▶ [TASK GOAL]: Reproduce every record below verbatim, leaving out the pictures.

____________

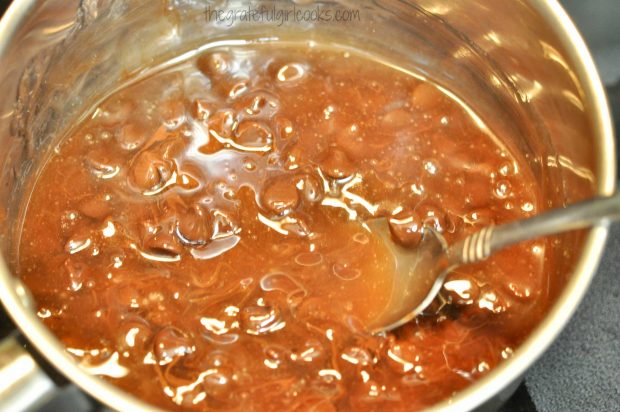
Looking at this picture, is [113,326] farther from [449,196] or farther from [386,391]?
[449,196]

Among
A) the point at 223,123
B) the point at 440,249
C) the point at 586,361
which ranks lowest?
the point at 586,361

____________

▶ [THE RESULT]:
Looking at this picture, is [113,326] farther from [449,196] or farther from [386,391]?
[449,196]

Among
A) the point at 223,123
B) the point at 440,249
C) the point at 586,361
which ranks lowest?
the point at 586,361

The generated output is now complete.